Most couples have up to three years to make the decision about whether they want a prenuptial agreement.
Not everyone with a large wealth divide will want to have a prenuptial agreement.
Too much power in one set of hands may not be good for a relationship's survival.
Marriage, civil union, or de facto coupledom without a prenuptial agreement is one way to even out that power imbalance. If things go wrong, however, it could be a real king-hit for the partner who brought the bulk of the money to the relationship.
Questions to ask each other before saying "I do" and marrying or moving in together.
- What assets and liabilities do we each have? This needs to be out on the table to avoid surprises in the future.
- What is your money history? Did your parents manage money well? Has your partner got a good or bad credit record? Are there outstanding debts? Do you pay child support?
- Do you live from payday to payday? This suits some people and makes others anxious. If your partner lives this way and you don't you'll need to find coping mechanisms.
- Will we pool our money or keep separate accounts? Is this a long-term solution? What will happen if we have children? How will we pool money then?

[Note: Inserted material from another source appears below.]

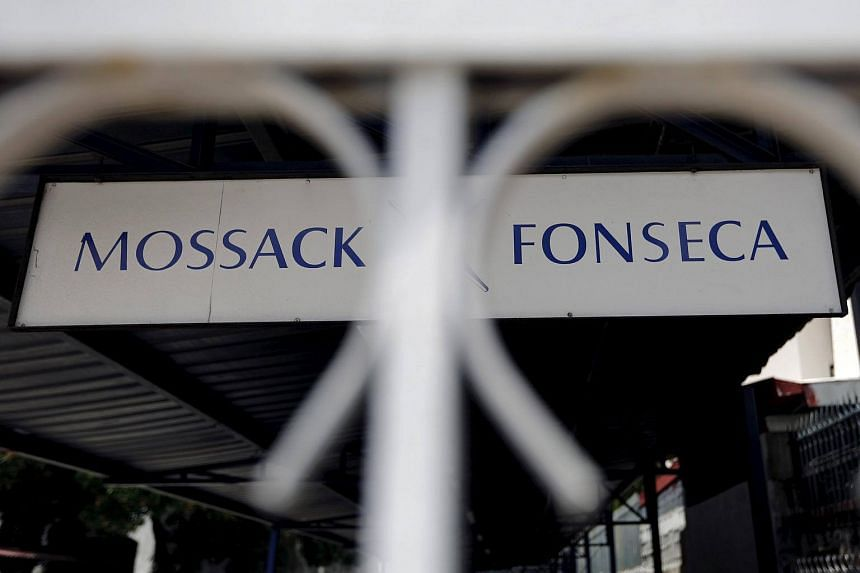 Mossack Fonseca said a skeleton staff would remain in order to comply with requests from authorities and other public and private groups.
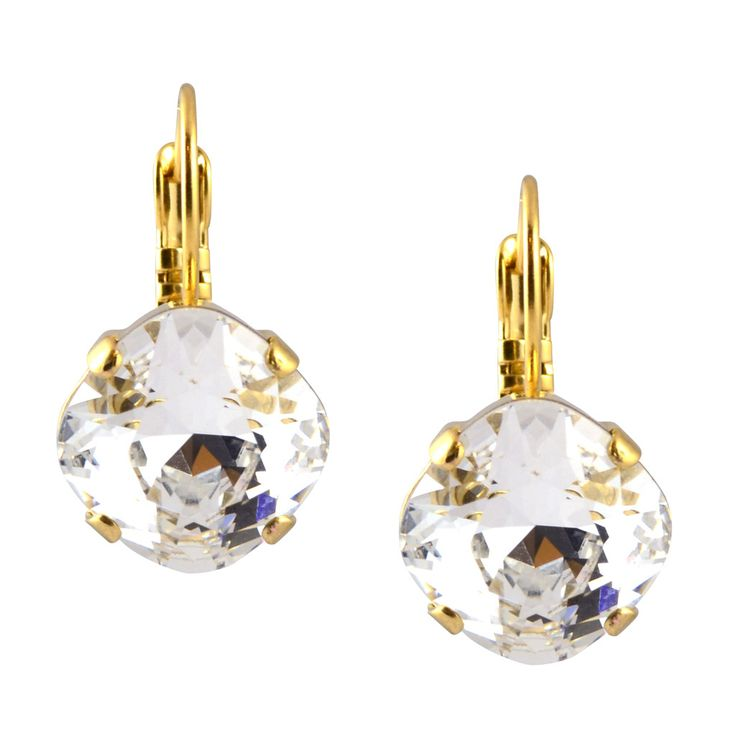 Victoria Lynn Dangle Earrings in Clear Swarovski Crystal, Gold Plated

- Will we budget? If not, how will we plan our spending?
- How much can each of us spend without consulting the other? Do we have a sum of money each payday to spend on ourselves as we see fit?
- What are savings for? Will we save to buy cars and holidays? Or should we have savings to buy a house or save for retirement?
- How should we divide up financial duties such as planning and paying bills? Both partners need to know what money is coming in and out of a household. Sometimes, however, it makes sense to have one party in charge of day-to-day budgeting and spending so that bills don't fall through the cracks. Or one party could be responsible for macro budgeting and the other day-to-day spending.
- Are you a tightwad, a spendthrift, or somewhere in the middle? If each partner is at different ends of the scale then you've got a lot of financial planning to do for a happy marriage.
- What do you spend on yourself? If the answer is nothing, or conversely to the very limit of your credit card, there could be problems looming.
- What are your financial priorities? Is it repaying debt, buying a new car, buying a home, spend and be happy? And so on.
- What stupid things have you ever done with money? This one can be a real eye-opener.